One outcome has been fear, particularly among whites without a college education. Not just fear of personal economic vulnerability, but also anxiety about change in demography and society: rising  numbers of non-whites, shifting social attitudes on sexual orientation and other issues, declining trust in such big institutions as government. That perspective sees an America drifting from some idyllic essence. Make America Great Again—Again.

That idyl is a myth, of course, picturing a supposedly homogeneous United States—white, Christian, socially traditional, heterosexual, family-based—a comforting Norman-Rockwell culture with non-accented English and red-blooded “American” names. It’s no surprise that it is nurtured mostly in rural areas where the myth is closer to reality, and where the new Republican Party finds ready voters.

Fear is convenient to certain brands of politicians, especially those aspiring to autocracy. As we have seen, fear has been cynically stoked by Trump and his fellow co-conspirators in the great takeover of a once-responsible political party. Where Republicans once garnered more electoral support than Democrats from voters with college degrees, it’s now the opposite. Democrats have largely lost their appeal among the white working class, where Republican fear mongering has gained ground.

That is not to say that a thirst for knowledge—and its delightful ambiguities and contradictions—is monopolized by the college-educated. Smarts and curiosity are widely distributed up and down the socio-economic scale, blessing those without university diplomas and also skipping many of those who have them. But informing yourself these days takes more time and skill than long working hours and defective schooling usually allow, a handicap for those who lack leisure and luxury.
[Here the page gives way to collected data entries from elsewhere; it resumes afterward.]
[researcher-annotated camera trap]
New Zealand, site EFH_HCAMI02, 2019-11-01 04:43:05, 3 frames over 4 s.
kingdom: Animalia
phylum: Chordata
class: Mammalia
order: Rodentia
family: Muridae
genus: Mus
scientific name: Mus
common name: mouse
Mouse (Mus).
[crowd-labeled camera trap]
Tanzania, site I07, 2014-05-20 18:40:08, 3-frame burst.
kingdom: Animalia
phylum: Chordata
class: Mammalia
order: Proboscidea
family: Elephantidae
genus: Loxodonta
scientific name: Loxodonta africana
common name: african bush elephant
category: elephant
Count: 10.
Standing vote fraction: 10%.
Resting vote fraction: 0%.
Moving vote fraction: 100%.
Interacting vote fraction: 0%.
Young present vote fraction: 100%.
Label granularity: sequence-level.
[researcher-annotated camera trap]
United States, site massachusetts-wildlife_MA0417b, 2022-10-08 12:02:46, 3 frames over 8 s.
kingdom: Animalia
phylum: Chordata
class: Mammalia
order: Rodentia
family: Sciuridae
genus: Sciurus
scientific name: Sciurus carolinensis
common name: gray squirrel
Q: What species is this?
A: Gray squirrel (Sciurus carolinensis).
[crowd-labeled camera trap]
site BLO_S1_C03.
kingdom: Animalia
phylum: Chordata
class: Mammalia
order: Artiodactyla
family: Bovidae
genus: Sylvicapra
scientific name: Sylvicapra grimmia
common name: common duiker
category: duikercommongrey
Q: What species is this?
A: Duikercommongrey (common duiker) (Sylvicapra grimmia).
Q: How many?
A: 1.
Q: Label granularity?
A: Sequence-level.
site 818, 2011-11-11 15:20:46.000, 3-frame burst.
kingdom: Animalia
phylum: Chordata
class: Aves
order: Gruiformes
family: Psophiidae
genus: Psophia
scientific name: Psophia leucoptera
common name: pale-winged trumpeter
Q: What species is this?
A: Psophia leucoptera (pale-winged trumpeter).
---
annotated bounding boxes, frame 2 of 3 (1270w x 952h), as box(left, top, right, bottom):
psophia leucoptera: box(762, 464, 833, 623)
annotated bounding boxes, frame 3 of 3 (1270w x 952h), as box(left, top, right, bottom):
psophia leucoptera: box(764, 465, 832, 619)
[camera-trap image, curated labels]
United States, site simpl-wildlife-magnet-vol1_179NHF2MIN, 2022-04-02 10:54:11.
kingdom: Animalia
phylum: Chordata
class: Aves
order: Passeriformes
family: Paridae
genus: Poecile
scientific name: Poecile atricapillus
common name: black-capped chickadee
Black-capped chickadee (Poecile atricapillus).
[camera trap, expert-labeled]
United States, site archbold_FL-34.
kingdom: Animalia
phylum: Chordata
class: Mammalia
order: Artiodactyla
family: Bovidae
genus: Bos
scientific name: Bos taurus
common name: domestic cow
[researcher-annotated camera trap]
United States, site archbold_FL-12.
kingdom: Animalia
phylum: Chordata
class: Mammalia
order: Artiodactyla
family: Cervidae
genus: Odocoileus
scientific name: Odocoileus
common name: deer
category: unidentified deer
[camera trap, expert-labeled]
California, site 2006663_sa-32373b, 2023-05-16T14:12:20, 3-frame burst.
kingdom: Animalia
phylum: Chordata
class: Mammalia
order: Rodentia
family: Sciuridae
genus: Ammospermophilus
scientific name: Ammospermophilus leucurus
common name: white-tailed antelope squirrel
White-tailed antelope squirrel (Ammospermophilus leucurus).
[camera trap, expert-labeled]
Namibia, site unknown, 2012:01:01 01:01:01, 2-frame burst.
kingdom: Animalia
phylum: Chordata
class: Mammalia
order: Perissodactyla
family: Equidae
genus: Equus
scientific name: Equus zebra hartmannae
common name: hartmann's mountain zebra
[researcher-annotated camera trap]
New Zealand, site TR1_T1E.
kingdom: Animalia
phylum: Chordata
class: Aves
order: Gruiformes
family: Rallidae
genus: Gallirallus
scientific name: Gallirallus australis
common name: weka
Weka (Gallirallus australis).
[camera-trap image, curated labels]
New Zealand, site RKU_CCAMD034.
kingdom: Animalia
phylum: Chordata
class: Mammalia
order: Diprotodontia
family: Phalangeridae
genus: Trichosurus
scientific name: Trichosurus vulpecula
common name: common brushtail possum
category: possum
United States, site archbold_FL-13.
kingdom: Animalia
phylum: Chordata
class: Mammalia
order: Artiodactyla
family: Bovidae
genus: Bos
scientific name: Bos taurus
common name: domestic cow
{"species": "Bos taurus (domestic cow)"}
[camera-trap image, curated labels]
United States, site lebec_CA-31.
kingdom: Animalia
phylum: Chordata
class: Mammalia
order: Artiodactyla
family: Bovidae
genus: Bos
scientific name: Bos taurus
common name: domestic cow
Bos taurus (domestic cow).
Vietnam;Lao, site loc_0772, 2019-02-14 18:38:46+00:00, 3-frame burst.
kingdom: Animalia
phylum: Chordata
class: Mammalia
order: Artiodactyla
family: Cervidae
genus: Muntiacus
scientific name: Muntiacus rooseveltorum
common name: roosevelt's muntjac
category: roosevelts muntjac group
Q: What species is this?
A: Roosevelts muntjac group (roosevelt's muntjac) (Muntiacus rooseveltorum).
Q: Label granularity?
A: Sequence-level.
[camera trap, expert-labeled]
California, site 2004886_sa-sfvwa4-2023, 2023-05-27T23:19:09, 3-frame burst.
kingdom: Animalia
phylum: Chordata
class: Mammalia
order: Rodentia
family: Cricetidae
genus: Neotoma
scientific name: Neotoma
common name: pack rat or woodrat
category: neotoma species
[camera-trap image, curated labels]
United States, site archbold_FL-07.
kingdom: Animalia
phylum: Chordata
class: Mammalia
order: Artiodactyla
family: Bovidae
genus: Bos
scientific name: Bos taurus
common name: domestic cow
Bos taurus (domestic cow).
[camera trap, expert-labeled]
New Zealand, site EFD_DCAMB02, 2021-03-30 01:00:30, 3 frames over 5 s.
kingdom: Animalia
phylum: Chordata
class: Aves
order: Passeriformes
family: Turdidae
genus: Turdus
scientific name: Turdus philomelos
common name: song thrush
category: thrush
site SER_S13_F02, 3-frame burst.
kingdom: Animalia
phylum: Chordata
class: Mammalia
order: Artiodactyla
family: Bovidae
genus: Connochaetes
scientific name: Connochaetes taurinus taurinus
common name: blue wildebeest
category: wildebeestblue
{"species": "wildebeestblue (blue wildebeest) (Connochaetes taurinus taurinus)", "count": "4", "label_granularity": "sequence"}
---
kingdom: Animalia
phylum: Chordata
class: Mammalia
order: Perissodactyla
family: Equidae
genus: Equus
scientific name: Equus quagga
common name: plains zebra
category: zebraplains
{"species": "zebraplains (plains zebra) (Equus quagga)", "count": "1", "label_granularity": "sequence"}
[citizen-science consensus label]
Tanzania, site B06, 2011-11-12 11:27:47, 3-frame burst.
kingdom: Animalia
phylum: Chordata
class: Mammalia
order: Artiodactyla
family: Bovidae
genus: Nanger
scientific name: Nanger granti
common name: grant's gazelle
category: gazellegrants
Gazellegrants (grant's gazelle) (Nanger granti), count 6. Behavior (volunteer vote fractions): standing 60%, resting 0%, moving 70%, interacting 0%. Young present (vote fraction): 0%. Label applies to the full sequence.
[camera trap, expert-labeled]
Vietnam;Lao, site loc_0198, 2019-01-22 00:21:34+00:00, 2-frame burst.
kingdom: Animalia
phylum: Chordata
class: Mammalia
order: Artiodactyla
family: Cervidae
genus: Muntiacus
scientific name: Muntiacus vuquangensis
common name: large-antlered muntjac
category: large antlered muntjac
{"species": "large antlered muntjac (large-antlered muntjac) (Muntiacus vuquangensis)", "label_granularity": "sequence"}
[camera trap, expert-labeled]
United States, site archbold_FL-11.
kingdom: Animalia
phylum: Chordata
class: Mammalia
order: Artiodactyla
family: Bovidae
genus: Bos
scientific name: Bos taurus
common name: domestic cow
Republicans have profited from the deep inadequacies of the country’s education systems, which mostly neglect to teach students how to check facts, discern truth from propaganda, and filter through the internet maze of reports and claims. (The News Literacy Project has developed curricula and online tools to help teachers do just that.) Under the guise of awarding parents control over their kids’ schooling, Republican lawmakers in Florida, Texas, and elsewhere are moving aggressively to erase honest history and relevant contemporary discussion from classrooms, and to remove books on race and sexual orientation from courses and libraries. The objective, it seems, is to create pockets of abject ignorance in the rising generations.  

That will work to the advantage of a party that wants to manipulate instead of educate. Even more troubling than the Republican schemes to fool the public is the capacity of large parts of the public to be fooled.

The poet Samuel Taylor Coleridge wrote of the “willing suspension of disbelief” as an aesthetic component of readers’ acceptance of literature’s plausibility. But he meant it as a conscious, creative process. In American politics, the willing suspension of disbelief allows mendacious actors room for mischief.

Hence, the Republicans’ ideology of ignorance. It is easier to convince citizens to ignore racial bias if you obliterate its history from classrooms. It is easier to foster contempt for your political opponents if you impugn their support for transgender people as morally harmful to children. It is easier to frighten people that they are losing parental authority if you brand relevant books and classroom discussion on race and gender as self-blaming, pornographic, or perverted.

It is a cleverly constructed strategy at the heart of Trump’s spellbinding appeal and his intellectual corruption of the Republican Party, once a responsible bastion of tempered governance. Trump and his copycats create areas of ignorance with their perpetual tempests of lies. They conjure up a mirage of candor but obliterate knowledge.

I am reminded of a day off the coast of Maine, sailing through a heavy rainstorm. The radar, unable to penetrate the downpour, displayed a screen entirely lit up in vivid orange, blotting out all traces of nearby boats, buoys, and treacherous land—the reality that I needed to see. Thankfully, the storm soon passed.